In re Estate of Nerima Muya Masanga (Deceased) [2020] KEHC 5486 (KLR) | Review Of Judgment | Esheria

In re Estate of Nerima Muya Masanga (Deceased) [2020] KEHC 5486 (KLR)

Full Case Text

REPUBLIC OF KENYA

IN THE HIGH COURT OF KENYA AT KAKAMEGA

SUCCESSION CAUSE NO. 692 OF 1994

IN THE MATTER OF THE ESTATE OF NERIMA MUYA MASANGA (DECEASED)

DANIEL OMUKA MALALA.................................. PETITIONER/APPLICANT

VERSUS

BENARD MUYA NELIMA ...................................................1ST RESPONDENT

ASMIN NANZALA OWANG’................................................2ND RESPONDENT

RULING

1. The petitioner/applicant has filed an application dated 25/9/2018 seeking for review of this court’s judgment (Chitembwe J.) delivered on 27/2/2014 on the grounds that a crucial document was not produced during the protest proceedings.  The applicant contends that had the said document been produced the court would have arrived at a proper and just decision.  Further that his witness who testified as DW2 in the protest proceedings was a witness during the making of the said document though the witness did not refer to it when he gave his evidence during the hearing.

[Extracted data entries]
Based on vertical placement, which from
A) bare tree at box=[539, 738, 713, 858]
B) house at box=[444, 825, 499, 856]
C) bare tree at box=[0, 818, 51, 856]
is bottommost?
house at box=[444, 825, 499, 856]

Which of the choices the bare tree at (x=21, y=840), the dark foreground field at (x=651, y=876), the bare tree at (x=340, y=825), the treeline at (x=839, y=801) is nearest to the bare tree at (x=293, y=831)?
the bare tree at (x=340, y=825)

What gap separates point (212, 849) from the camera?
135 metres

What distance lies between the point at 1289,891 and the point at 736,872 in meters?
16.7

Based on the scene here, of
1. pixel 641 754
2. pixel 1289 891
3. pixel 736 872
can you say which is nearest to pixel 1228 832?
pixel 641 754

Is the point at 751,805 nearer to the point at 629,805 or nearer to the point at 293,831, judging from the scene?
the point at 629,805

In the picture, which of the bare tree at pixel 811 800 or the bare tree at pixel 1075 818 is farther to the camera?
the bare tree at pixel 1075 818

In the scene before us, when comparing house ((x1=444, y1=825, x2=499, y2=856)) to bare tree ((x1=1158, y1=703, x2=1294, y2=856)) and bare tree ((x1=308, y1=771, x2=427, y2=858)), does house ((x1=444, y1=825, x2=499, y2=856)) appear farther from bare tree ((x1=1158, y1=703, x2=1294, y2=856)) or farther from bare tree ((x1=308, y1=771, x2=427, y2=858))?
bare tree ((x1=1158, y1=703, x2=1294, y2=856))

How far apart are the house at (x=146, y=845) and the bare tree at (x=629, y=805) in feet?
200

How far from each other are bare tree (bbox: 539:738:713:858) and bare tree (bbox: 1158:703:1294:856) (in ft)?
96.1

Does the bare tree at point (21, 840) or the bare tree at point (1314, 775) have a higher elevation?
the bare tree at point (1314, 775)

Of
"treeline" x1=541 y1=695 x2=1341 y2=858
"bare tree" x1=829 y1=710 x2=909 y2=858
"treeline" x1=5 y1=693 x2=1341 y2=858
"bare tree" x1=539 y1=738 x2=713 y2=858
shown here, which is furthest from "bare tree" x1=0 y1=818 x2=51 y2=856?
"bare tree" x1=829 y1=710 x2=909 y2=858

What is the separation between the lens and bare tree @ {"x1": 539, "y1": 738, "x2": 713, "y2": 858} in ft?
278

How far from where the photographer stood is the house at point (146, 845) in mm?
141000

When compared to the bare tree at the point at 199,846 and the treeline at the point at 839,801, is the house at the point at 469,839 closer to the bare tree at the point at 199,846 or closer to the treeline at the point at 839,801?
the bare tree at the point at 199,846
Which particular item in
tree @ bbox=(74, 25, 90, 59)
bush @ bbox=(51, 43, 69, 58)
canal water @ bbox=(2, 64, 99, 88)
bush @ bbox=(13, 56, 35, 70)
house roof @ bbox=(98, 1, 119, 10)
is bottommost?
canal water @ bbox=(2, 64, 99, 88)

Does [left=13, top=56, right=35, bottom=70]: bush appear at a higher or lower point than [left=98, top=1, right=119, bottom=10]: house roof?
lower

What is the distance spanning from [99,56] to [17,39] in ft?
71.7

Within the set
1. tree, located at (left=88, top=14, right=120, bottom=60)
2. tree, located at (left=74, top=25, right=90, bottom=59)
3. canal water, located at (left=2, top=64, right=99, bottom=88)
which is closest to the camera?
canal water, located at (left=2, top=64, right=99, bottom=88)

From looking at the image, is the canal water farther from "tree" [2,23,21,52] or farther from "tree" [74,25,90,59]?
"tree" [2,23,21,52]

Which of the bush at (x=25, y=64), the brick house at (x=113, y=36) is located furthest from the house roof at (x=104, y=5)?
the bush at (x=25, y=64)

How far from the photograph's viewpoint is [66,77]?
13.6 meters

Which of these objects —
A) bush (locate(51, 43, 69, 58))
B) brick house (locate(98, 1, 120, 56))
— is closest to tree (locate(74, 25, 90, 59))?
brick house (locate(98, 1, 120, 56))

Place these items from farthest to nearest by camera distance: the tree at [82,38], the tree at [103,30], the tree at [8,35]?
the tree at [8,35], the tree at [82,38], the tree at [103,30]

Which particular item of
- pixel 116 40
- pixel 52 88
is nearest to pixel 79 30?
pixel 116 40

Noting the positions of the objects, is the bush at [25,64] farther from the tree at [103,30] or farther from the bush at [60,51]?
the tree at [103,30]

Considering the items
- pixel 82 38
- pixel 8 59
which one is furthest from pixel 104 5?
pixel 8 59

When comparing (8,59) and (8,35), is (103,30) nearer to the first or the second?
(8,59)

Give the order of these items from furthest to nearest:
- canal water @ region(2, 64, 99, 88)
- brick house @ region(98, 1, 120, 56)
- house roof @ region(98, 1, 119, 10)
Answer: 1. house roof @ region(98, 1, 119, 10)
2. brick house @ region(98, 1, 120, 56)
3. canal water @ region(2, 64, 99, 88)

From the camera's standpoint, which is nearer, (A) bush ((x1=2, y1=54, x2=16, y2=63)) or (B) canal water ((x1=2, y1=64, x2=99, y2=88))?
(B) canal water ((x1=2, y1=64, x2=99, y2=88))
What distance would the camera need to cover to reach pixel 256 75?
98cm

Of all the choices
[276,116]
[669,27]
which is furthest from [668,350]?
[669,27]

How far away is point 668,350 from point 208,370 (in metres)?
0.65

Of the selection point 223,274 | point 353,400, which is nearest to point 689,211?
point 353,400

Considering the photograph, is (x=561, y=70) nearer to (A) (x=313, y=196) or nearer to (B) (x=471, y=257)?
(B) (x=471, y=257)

OBJECTIVE
According to the ruling, on what grounds does the petitioner seek review of the judgment? Nothing in the listing is required.

THE OUTPUT
A crucial document was not produced during the protest proceedings.